BRIEF.
Copy out everything from the line containing "Is (279,139)'s position" down to the end of the data below.

Recorded data.
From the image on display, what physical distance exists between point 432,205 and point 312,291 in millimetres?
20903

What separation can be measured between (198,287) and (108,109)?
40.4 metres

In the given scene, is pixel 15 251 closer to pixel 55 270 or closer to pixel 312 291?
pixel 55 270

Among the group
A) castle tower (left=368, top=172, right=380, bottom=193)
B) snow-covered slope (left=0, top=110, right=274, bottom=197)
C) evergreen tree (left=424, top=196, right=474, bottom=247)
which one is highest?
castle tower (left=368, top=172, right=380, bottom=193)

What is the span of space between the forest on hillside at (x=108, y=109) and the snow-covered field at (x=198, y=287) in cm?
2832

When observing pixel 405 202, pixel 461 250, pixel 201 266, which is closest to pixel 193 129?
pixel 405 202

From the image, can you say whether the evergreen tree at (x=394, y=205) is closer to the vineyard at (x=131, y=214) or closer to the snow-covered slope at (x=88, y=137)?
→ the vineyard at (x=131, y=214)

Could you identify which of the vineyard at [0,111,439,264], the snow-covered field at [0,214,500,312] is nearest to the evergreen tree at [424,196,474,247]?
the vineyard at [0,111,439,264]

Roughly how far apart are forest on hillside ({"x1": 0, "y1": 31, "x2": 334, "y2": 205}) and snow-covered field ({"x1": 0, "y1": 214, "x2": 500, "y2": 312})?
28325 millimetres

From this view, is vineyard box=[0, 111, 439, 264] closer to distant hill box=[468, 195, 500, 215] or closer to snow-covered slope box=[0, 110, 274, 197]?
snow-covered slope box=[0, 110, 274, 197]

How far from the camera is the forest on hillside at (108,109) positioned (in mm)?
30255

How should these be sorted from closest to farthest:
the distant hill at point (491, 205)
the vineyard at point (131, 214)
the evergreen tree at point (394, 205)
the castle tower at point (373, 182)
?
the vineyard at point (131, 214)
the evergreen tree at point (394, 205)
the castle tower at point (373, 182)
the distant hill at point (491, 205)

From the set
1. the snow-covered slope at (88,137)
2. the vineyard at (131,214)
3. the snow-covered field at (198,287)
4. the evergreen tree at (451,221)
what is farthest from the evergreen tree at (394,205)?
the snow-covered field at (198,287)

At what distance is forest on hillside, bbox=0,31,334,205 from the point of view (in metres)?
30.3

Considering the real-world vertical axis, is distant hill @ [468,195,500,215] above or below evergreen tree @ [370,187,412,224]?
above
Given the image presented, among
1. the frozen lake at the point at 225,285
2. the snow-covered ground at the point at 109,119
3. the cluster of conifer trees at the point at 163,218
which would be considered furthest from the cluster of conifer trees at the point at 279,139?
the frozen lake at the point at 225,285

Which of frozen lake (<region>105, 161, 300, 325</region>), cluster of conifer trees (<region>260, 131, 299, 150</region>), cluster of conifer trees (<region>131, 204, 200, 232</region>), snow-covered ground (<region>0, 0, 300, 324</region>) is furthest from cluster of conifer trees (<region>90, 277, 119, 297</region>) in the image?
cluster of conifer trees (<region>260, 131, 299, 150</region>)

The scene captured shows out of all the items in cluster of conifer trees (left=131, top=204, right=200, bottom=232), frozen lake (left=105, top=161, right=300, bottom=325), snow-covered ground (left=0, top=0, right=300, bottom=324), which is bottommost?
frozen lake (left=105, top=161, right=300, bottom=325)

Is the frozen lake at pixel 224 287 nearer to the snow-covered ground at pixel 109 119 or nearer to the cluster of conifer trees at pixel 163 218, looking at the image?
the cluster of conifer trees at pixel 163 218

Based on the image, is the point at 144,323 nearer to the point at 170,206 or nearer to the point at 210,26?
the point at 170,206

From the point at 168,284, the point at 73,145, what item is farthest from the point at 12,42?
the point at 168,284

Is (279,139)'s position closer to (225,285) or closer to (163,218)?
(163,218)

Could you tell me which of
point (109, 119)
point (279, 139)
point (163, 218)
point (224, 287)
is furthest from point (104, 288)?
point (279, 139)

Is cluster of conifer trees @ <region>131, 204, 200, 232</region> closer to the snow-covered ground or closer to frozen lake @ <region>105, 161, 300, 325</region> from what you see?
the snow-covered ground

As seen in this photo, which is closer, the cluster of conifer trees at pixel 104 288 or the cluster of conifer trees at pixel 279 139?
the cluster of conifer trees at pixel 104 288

ANSWER TO THE PROBLEM.
Is (279,139)'s position closer to (225,285) or closer to (163,218)?
(163,218)

Could you tell me which of
point (109, 119)
point (279, 139)
point (163, 218)
point (224, 287)
is furthest from point (104, 288)?
point (279, 139)

Is cluster of conifer trees @ <region>131, 204, 200, 232</region> closer to the snow-covered ground or closer to frozen lake @ <region>105, 161, 300, 325</region> from what you see?
the snow-covered ground

As seen in this photo, which is closer, the cluster of conifer trees at pixel 104 288 or the cluster of conifer trees at pixel 279 139?
the cluster of conifer trees at pixel 104 288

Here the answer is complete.